— Exercise description —
Using the data below, restate exactly every line from the one with "Pizza Hut Logo (seit 2014)" up to and including the one with "greek church santorini 3d model". No picture belongs in it.

— Records to use —
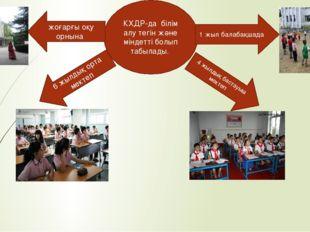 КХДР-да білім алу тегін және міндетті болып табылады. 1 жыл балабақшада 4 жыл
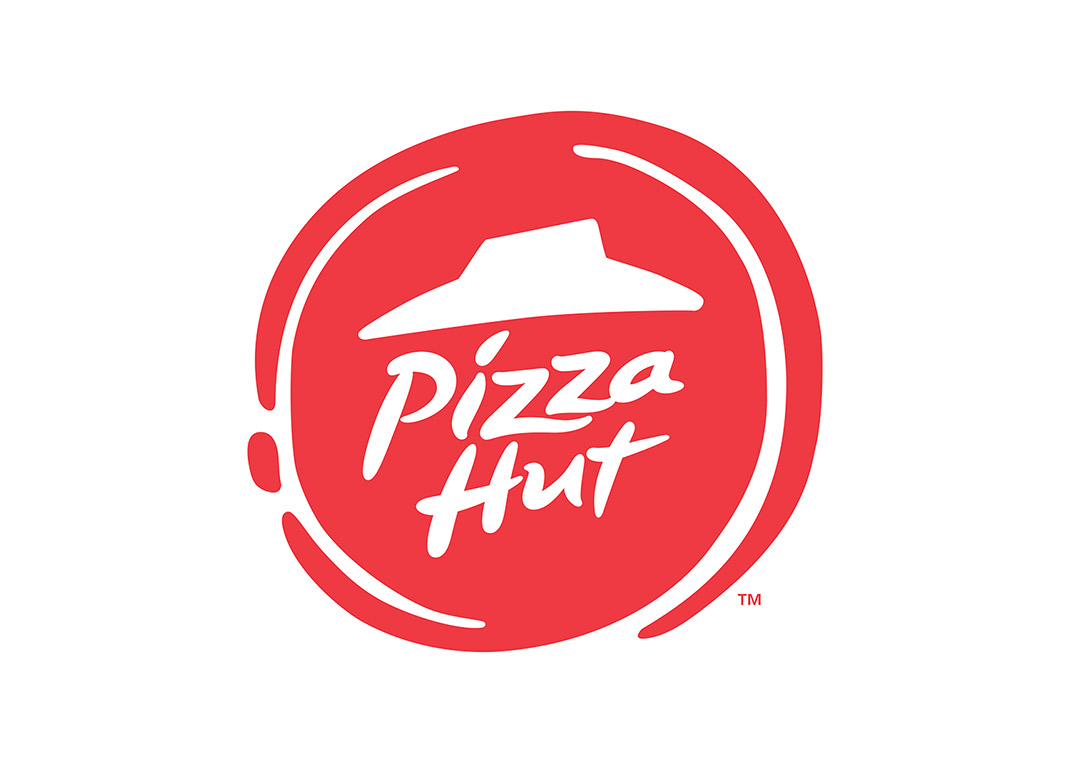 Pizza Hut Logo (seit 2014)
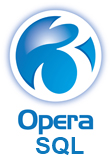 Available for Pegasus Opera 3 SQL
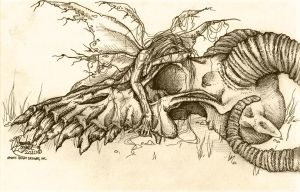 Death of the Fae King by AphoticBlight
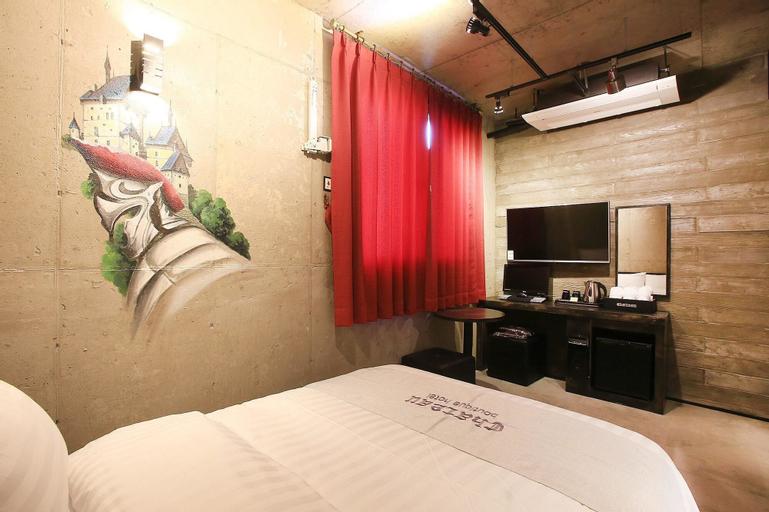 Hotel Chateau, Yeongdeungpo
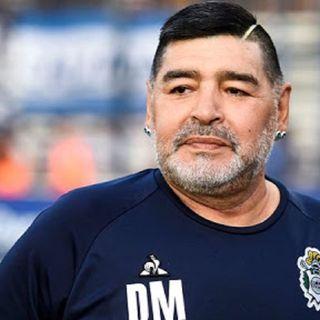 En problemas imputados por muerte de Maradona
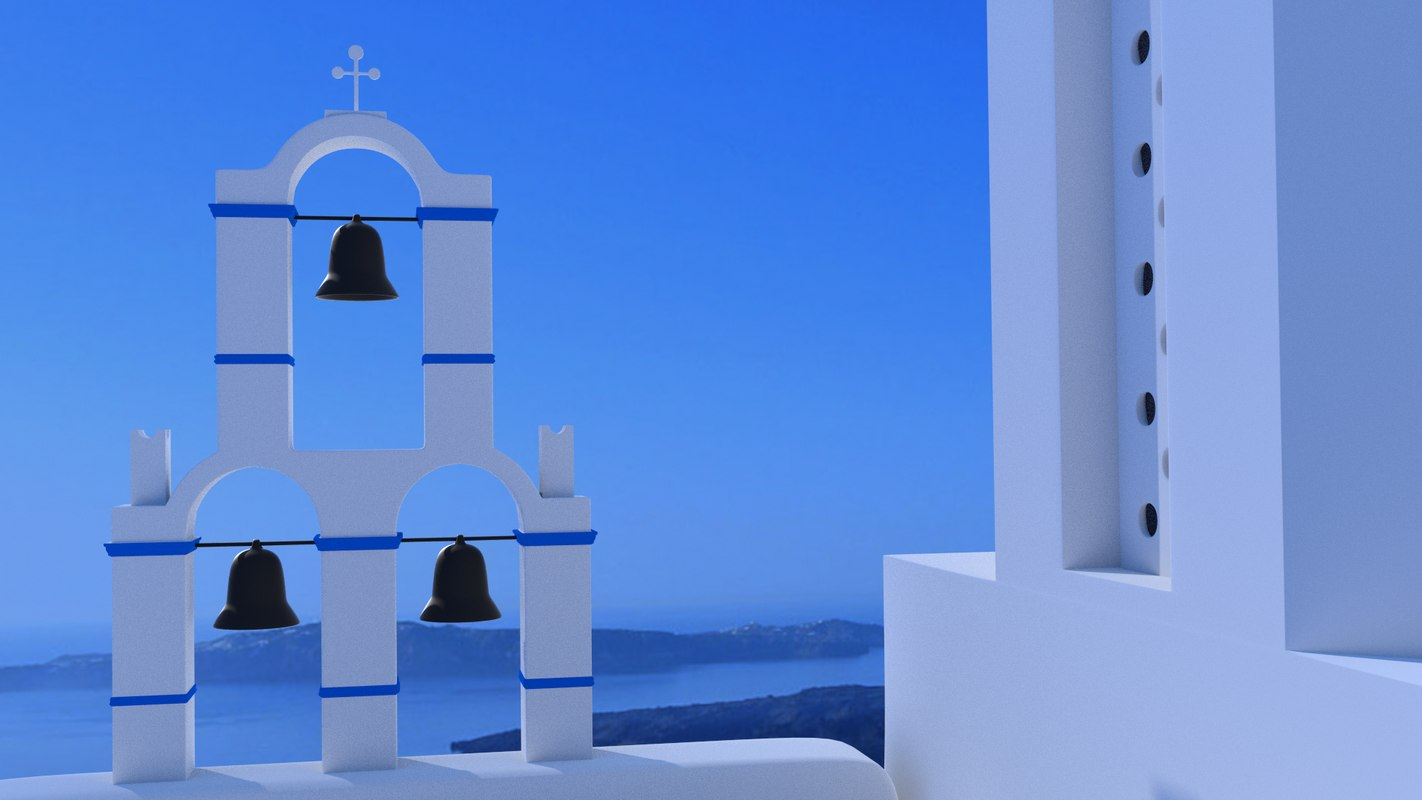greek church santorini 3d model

--

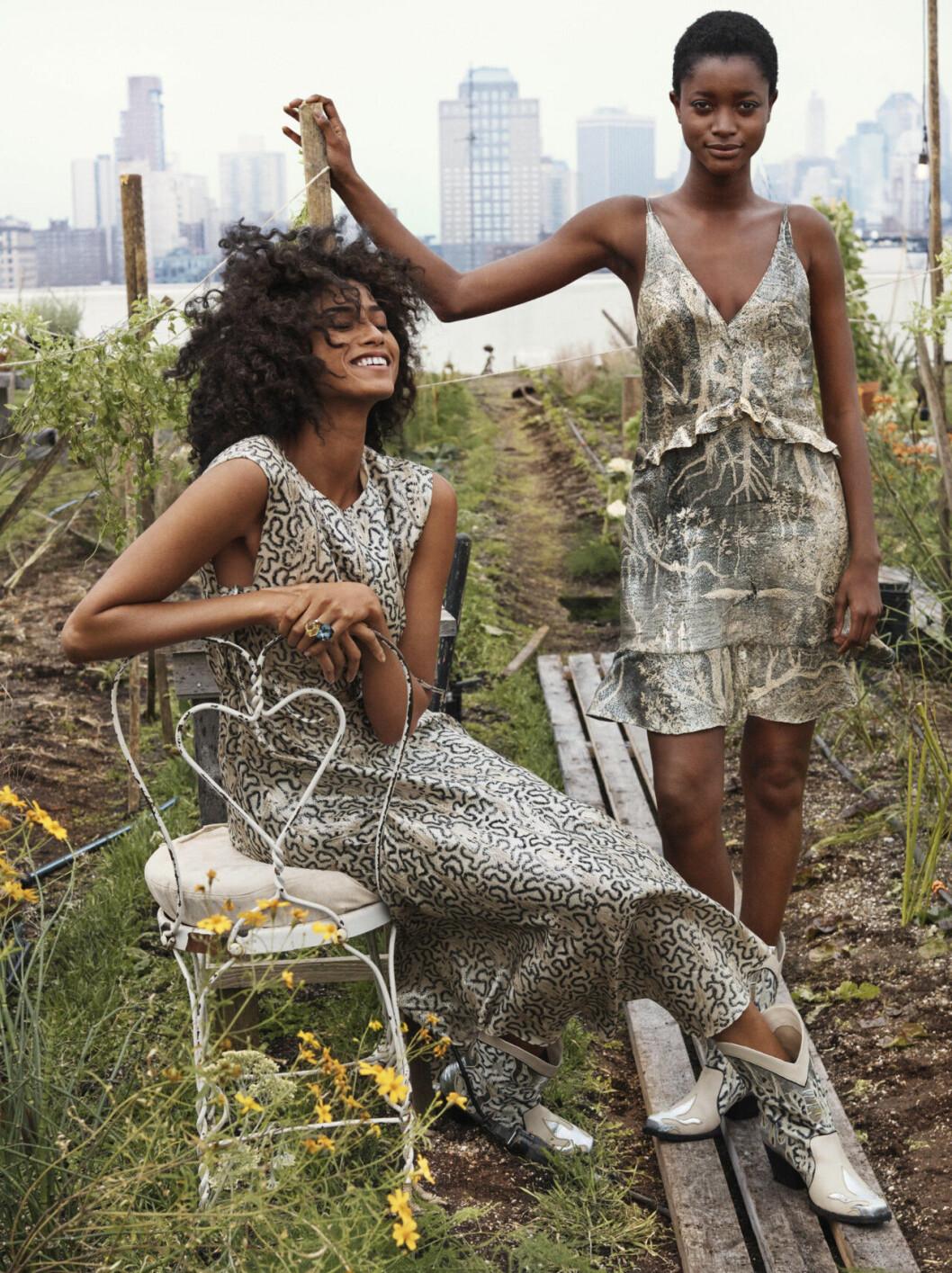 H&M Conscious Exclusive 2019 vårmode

— Written response —
 Pizza Hut Logo (seit 2014)
 Available for Pegasus Opera 3 SQL
 Death of the Fae King by AphoticBlight
 Hotel Chateau, Yeongdeungpo
 En problemas imputados por muerte de Maradona
greek church santorini 3d model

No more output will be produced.